> What to produce
The full listing, exactly as written and with no images, is the expected output.

> Material provided

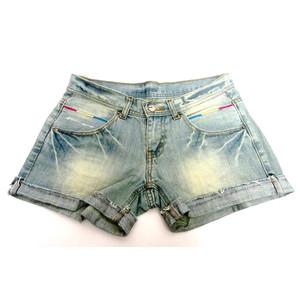 מכנס ג'ינס קצר לימי הקיץ לאישה תואם M-L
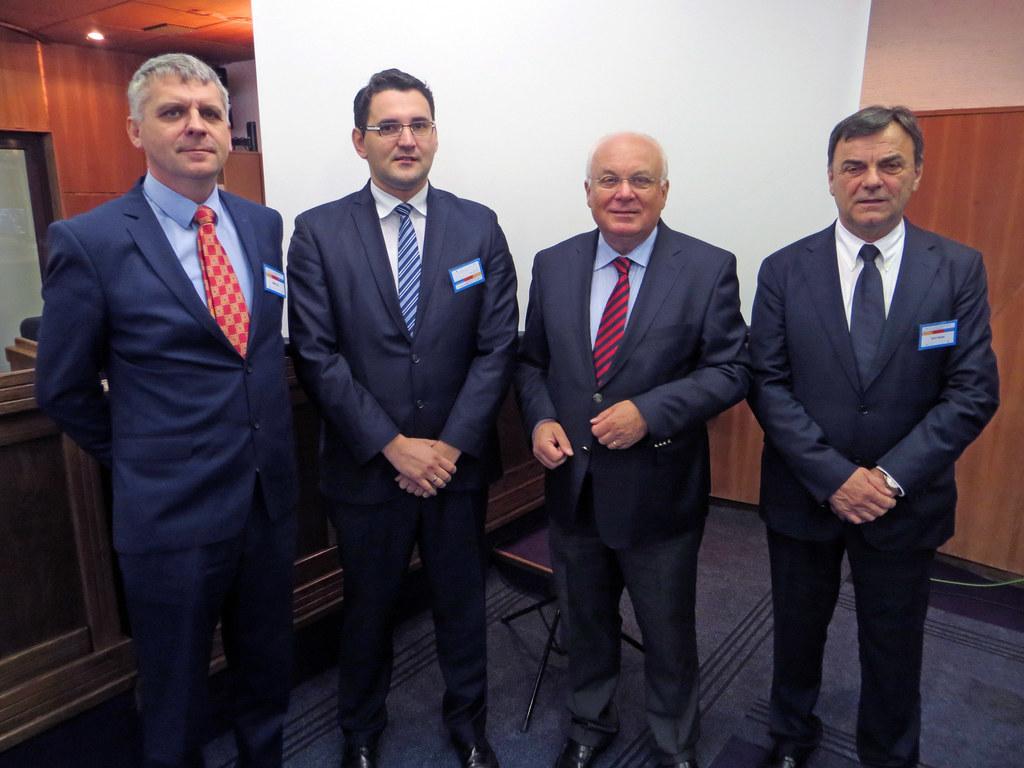 Anto Domić, Bürgermeister des Bezirks Brčko, Zlatan Klokić, Minister für Wirtsch..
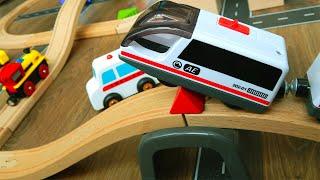 Поезд Барьер и Скорая помощь Видео для детей про игрушки машинки Мультик Город Машинок 325 серия
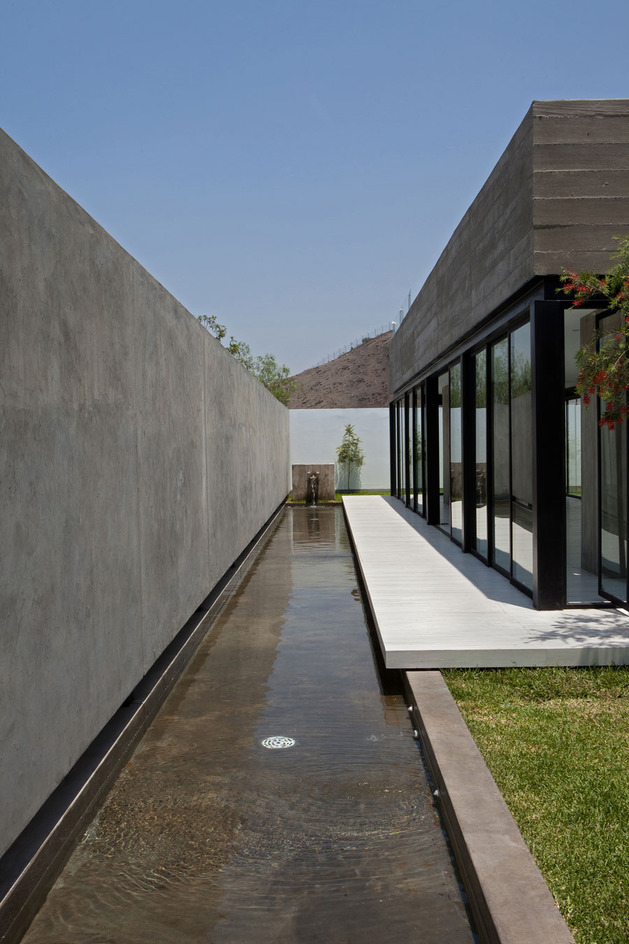house-with-detached-glass-walled-living-area-4-water-edge.jpg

> Response to the exercise
 מכנס ג'ינס קצר לימי הקיץ לאישה תואם M-L
 Anto Domić, Bürgermeister des Bezirks Brčko, Zlatan Klokić, Minister für Wirtsch..
 Поезд Барьер и Скорая помощь Видео для детей про игрушки машинки Мультик Город Машинок 325 серия
house-with-detached-glass-walled-living-area-4-water-edge.jpg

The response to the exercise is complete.